§ The task
Which lines in the items below contain the string "post"? Report each such line in full, treating uppercase and lowercase as different.

§ The records

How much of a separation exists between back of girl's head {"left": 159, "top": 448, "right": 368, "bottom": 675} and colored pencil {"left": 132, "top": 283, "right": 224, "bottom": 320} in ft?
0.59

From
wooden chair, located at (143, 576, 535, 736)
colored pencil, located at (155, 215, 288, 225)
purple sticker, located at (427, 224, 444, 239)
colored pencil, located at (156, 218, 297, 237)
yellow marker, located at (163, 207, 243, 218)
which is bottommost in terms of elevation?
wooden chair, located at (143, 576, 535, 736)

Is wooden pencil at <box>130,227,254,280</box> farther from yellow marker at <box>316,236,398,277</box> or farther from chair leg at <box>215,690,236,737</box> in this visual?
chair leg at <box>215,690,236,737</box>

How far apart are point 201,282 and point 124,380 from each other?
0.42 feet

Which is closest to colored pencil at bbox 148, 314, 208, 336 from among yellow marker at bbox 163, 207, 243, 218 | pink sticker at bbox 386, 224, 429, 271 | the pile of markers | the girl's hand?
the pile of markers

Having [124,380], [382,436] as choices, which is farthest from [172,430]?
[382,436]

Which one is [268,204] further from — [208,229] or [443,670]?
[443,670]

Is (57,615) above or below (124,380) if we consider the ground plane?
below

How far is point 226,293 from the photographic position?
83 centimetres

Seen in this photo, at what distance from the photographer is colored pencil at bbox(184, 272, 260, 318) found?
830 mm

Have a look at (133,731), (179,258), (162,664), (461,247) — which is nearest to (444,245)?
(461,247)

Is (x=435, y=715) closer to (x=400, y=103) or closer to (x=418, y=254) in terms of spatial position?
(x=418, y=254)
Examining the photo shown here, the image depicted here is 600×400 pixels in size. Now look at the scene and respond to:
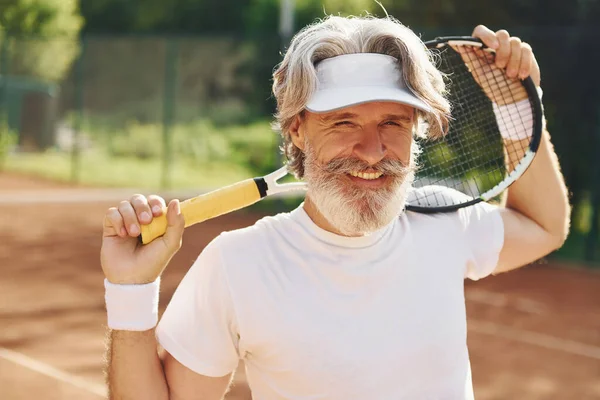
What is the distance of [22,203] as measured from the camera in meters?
13.8

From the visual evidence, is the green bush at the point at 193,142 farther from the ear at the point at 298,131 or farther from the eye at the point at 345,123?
the eye at the point at 345,123


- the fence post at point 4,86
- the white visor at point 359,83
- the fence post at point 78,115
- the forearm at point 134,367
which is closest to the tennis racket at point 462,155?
the forearm at point 134,367

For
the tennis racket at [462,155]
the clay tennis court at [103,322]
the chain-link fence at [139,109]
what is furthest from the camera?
the chain-link fence at [139,109]

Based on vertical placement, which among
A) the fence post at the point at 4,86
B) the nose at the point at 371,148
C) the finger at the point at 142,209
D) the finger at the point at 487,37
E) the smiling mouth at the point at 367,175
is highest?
the finger at the point at 487,37

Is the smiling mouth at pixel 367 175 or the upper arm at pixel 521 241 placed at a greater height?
the smiling mouth at pixel 367 175

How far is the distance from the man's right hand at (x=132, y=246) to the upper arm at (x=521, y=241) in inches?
35.2

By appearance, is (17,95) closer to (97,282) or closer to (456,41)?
(97,282)

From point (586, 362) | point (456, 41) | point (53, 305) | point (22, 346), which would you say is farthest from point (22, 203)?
point (456, 41)

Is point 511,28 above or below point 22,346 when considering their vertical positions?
above

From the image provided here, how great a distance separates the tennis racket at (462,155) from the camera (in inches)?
94.6

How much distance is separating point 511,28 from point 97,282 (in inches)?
250

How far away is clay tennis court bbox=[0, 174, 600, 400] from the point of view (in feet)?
18.7

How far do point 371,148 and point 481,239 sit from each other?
464 millimetres

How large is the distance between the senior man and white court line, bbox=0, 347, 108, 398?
10.8ft
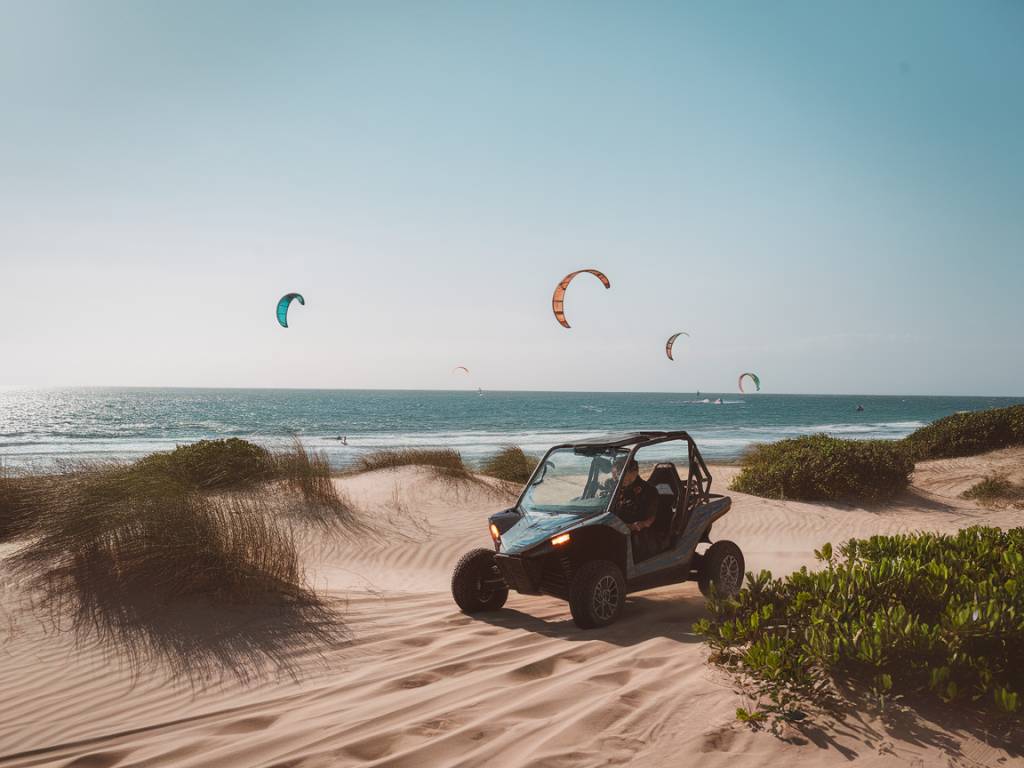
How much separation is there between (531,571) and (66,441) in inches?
1647

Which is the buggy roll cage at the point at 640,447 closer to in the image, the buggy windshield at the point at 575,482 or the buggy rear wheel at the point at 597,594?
the buggy windshield at the point at 575,482

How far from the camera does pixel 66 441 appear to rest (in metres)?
37.9

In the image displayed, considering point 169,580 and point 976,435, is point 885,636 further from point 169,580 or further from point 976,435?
point 976,435

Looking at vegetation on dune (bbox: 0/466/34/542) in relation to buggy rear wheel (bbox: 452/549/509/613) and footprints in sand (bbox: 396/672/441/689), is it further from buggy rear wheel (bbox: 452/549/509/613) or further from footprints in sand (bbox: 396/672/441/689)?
footprints in sand (bbox: 396/672/441/689)

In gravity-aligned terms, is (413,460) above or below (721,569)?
above

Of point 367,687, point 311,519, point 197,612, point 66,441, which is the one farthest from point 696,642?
point 66,441

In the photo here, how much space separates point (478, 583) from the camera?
246 inches

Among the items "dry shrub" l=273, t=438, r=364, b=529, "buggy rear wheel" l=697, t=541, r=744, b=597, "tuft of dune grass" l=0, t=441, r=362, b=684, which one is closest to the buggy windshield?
"buggy rear wheel" l=697, t=541, r=744, b=597

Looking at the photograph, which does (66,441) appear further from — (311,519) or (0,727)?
(0,727)

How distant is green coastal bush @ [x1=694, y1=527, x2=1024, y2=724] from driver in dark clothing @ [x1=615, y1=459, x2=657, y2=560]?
1614 millimetres

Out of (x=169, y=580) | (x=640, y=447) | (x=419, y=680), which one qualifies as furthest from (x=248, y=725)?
(x=640, y=447)

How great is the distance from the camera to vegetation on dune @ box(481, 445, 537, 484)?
52.2 feet

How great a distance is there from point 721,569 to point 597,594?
5.64ft

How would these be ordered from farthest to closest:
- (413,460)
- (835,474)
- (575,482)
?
(413,460) → (835,474) → (575,482)
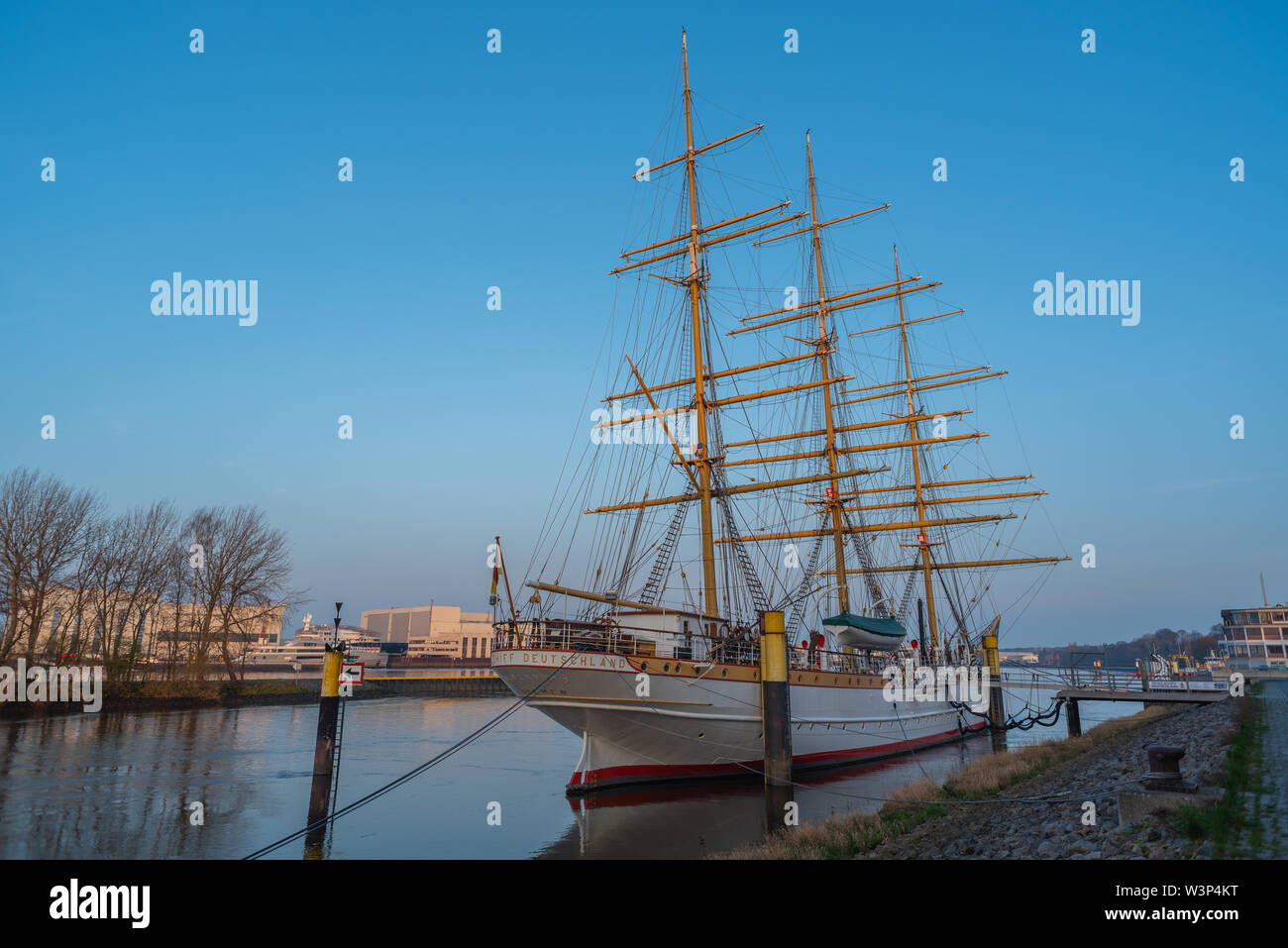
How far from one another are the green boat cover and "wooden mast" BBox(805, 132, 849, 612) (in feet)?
15.7

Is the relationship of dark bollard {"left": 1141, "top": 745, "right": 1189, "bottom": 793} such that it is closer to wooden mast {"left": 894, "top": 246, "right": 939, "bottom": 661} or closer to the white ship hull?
the white ship hull

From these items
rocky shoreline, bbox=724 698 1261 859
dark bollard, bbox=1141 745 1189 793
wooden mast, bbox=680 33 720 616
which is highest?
wooden mast, bbox=680 33 720 616

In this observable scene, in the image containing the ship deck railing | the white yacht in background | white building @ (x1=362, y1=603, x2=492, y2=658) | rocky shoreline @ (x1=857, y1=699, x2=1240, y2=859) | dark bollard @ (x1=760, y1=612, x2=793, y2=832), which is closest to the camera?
rocky shoreline @ (x1=857, y1=699, x2=1240, y2=859)

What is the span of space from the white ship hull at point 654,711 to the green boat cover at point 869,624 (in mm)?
4465

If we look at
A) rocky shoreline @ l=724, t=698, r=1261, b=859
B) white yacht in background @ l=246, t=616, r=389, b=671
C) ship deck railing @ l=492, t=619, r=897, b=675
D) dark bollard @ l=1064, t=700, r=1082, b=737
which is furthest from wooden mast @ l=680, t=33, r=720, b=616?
white yacht in background @ l=246, t=616, r=389, b=671

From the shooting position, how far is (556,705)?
71.4 ft

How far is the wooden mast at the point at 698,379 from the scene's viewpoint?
28.8 metres

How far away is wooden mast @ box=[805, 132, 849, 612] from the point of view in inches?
1574

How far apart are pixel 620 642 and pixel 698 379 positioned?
1214 cm

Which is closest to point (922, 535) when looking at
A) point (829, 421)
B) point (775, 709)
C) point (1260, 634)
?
point (829, 421)

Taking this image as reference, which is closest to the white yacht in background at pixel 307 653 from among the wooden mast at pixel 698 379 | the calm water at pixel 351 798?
the calm water at pixel 351 798

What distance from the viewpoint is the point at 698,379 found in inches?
1190

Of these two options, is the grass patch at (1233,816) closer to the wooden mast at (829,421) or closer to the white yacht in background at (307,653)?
the wooden mast at (829,421)

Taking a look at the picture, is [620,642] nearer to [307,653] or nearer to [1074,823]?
[1074,823]
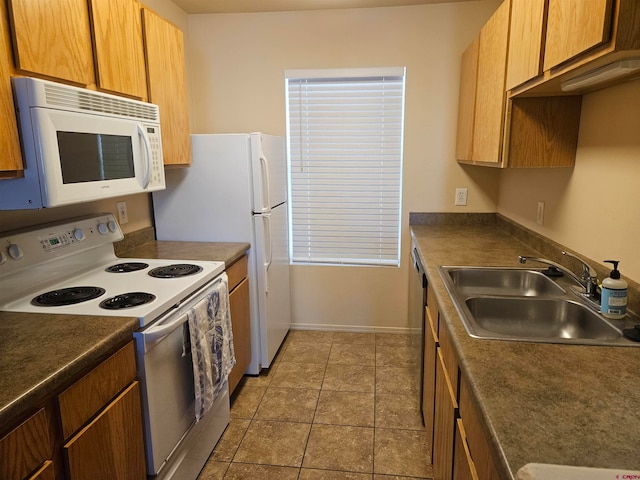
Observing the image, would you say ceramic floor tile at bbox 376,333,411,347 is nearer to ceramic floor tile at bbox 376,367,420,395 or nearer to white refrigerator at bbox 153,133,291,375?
ceramic floor tile at bbox 376,367,420,395

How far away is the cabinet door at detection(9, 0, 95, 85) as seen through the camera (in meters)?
1.34

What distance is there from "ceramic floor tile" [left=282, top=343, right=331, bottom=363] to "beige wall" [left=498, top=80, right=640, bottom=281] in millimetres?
1743

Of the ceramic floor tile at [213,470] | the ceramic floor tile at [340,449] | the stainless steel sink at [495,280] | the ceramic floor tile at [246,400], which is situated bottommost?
the ceramic floor tile at [213,470]

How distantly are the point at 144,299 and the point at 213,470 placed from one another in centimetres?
97

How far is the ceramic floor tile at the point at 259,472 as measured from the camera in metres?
1.98

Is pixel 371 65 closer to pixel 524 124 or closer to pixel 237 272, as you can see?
pixel 524 124

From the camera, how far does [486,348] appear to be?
3.92 ft

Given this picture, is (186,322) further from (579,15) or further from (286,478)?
(579,15)

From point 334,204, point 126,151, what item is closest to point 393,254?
point 334,204

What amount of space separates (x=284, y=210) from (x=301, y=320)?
98 centimetres

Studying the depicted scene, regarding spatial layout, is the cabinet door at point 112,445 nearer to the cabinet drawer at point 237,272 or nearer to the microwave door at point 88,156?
the microwave door at point 88,156

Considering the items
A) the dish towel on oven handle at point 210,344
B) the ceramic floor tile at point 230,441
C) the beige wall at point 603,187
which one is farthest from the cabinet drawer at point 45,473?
the beige wall at point 603,187

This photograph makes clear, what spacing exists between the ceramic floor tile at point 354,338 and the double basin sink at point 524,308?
1499 millimetres

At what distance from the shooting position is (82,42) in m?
1.62
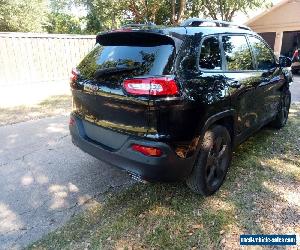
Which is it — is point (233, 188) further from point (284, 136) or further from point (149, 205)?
point (284, 136)

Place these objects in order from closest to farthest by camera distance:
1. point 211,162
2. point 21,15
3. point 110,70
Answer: point 110,70, point 211,162, point 21,15

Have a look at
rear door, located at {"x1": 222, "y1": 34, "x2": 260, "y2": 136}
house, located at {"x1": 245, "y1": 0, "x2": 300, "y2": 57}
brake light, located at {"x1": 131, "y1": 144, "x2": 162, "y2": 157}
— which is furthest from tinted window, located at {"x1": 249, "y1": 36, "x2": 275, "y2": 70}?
house, located at {"x1": 245, "y1": 0, "x2": 300, "y2": 57}

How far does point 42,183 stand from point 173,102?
6.89 feet

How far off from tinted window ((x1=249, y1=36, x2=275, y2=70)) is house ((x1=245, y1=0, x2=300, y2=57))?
16.1 metres

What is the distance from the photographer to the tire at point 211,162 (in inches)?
125

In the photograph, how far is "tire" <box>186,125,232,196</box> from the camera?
3164 mm

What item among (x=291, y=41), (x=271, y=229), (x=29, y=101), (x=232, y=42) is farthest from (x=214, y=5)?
(x=271, y=229)

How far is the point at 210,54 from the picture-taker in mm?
3242

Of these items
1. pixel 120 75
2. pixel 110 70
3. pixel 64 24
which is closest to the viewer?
pixel 120 75

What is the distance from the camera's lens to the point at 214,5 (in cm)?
2230

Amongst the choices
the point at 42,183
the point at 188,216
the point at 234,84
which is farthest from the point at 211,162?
the point at 42,183

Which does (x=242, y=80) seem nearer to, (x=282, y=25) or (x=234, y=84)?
(x=234, y=84)

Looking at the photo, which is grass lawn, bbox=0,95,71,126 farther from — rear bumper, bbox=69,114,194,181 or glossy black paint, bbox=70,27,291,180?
rear bumper, bbox=69,114,194,181

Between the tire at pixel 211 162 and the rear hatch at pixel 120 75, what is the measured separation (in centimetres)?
77
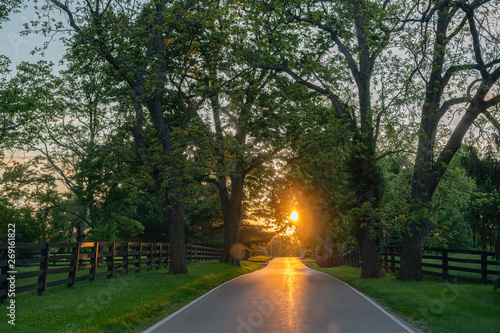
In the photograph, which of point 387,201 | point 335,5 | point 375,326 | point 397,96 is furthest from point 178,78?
point 375,326

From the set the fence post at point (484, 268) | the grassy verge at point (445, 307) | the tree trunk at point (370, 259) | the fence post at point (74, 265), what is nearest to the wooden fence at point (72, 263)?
the fence post at point (74, 265)

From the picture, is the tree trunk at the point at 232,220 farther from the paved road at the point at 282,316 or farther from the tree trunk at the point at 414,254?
the paved road at the point at 282,316

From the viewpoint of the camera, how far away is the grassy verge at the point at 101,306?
7945 mm

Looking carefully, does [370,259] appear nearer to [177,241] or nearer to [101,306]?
[177,241]

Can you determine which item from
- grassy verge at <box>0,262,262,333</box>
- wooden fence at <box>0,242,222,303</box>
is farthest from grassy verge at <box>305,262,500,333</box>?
wooden fence at <box>0,242,222,303</box>

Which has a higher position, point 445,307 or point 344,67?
point 344,67

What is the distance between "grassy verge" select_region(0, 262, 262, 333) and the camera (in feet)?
26.1

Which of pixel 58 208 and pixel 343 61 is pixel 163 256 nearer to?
pixel 58 208

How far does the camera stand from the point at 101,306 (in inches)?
400

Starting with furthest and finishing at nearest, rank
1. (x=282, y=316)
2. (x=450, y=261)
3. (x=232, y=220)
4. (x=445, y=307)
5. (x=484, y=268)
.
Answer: (x=232, y=220) → (x=450, y=261) → (x=484, y=268) → (x=445, y=307) → (x=282, y=316)

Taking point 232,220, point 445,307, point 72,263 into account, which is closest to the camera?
point 445,307

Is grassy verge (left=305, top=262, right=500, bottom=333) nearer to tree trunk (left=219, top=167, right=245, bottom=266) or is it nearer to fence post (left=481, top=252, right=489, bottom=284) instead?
fence post (left=481, top=252, right=489, bottom=284)

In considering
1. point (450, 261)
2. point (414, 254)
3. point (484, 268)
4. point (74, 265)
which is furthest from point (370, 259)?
point (74, 265)

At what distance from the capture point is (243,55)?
18781mm
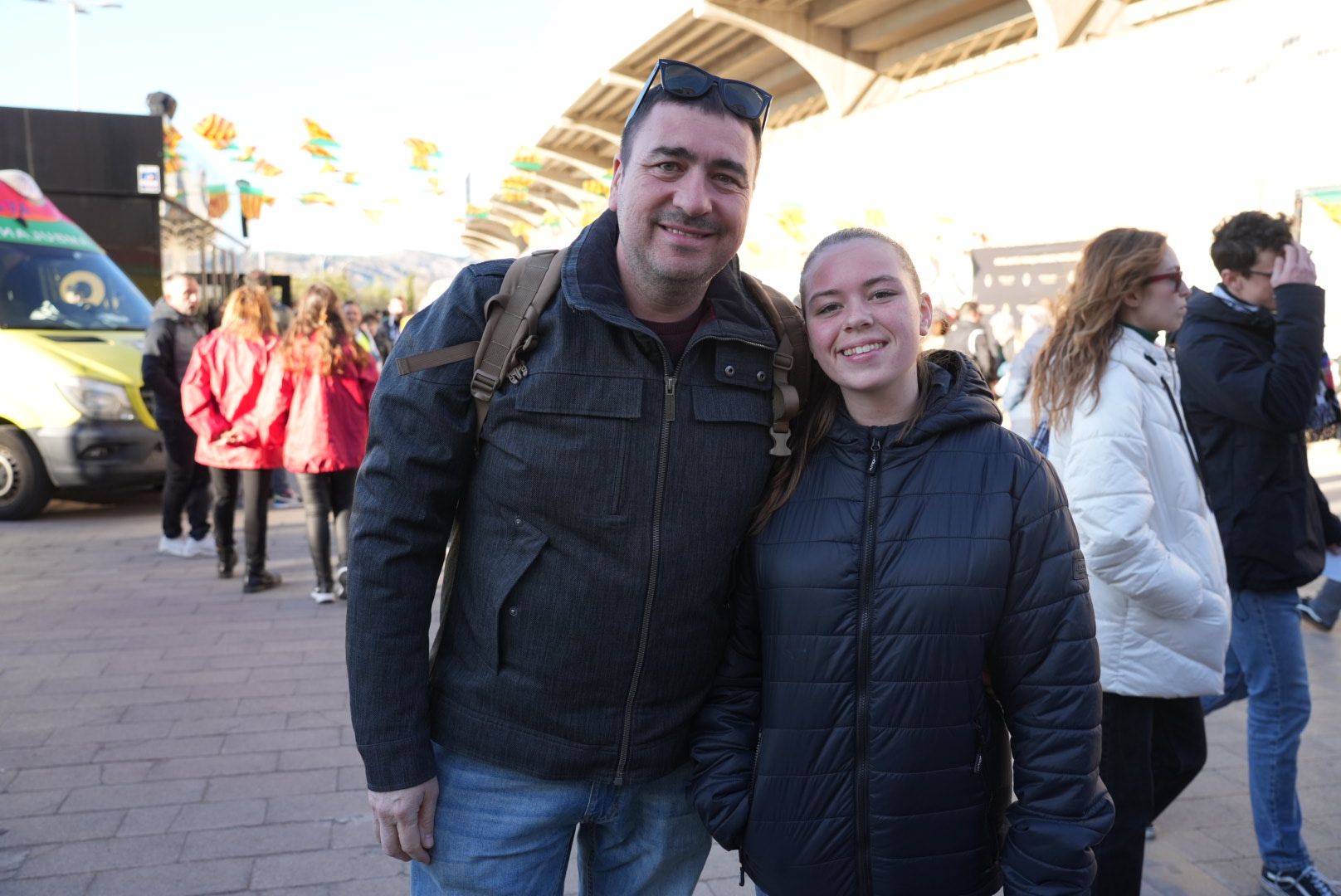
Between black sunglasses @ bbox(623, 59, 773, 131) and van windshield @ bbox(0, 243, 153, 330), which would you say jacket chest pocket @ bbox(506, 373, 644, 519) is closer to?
black sunglasses @ bbox(623, 59, 773, 131)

§ Worked answer
- the fence post at point 4,86
- the fence post at point 78,115
A) the fence post at the point at 4,86
From the set the fence post at point (484, 268) | the grassy verge at point (445, 307) | the tree trunk at point (370, 259) | the fence post at point (74, 265), what is nearest to the wooden fence at point (72, 263)?
the fence post at point (74, 265)
Is grassy verge (left=305, top=262, right=500, bottom=333) nearer to tree trunk (left=219, top=167, right=245, bottom=266) or is it nearer to fence post (left=481, top=252, right=489, bottom=284) instead?
fence post (left=481, top=252, right=489, bottom=284)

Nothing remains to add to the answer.